# What is being asked
For the records below, output word for word the lines from the one with "Sea Fishing.Bridlington 2013" up to and including the one with "ऑर्केस्ट्रा में नर्तकी". No pictures.

# Supplied data
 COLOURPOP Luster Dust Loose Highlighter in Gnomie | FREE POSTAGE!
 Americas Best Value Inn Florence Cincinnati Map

...

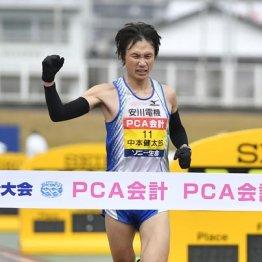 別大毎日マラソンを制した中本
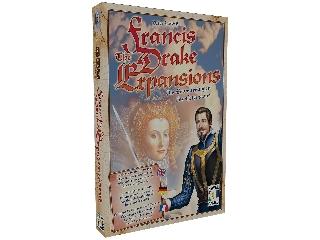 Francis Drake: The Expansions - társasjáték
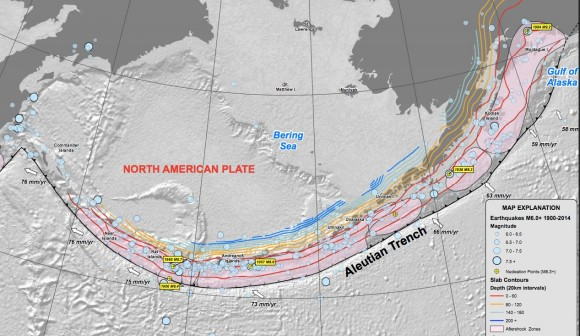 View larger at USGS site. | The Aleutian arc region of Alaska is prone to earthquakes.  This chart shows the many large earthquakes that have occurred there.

---

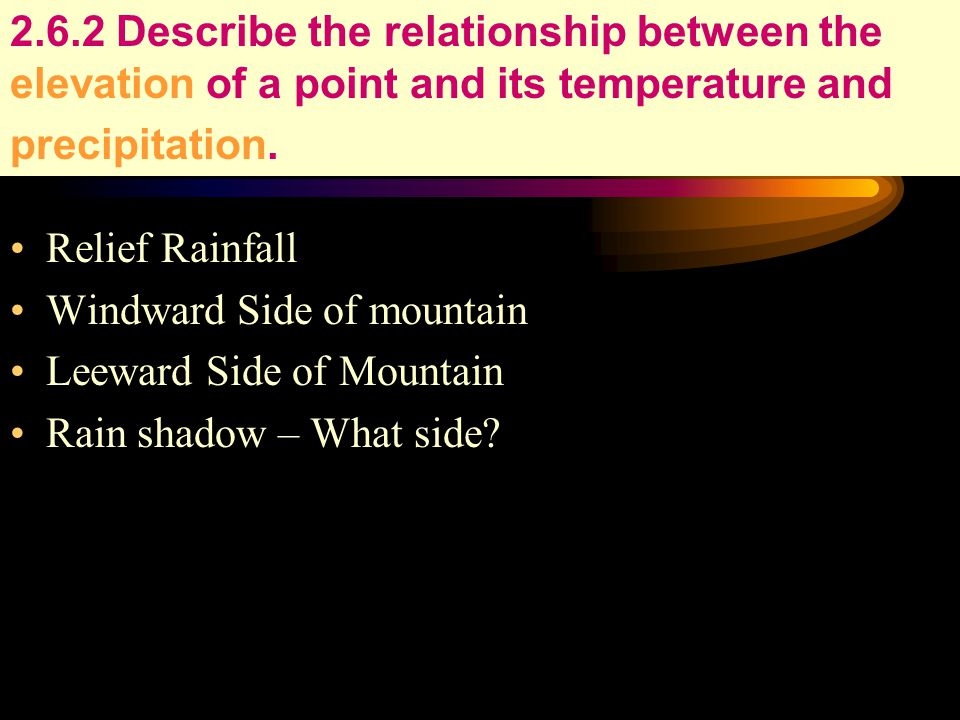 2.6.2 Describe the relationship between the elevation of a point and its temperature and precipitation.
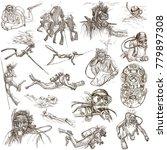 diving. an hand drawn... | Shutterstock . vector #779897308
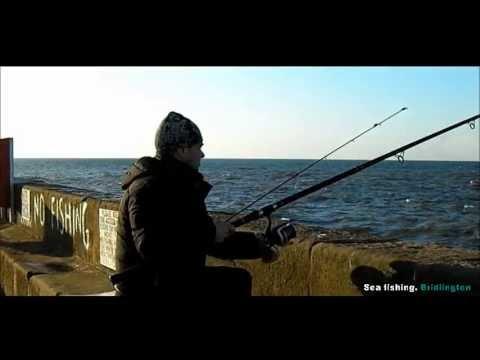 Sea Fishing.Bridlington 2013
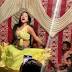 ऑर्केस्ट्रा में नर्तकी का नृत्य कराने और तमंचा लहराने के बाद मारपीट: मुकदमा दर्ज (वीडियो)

# Problem solution
 Sea Fishing.Bridlington 2013
 ऑर्केस्ट्रा में नर्तकी का नृत्य कराने और तमंचा लहराने के बाद मारपीट: मुकदमा दर्ज (वीडियो)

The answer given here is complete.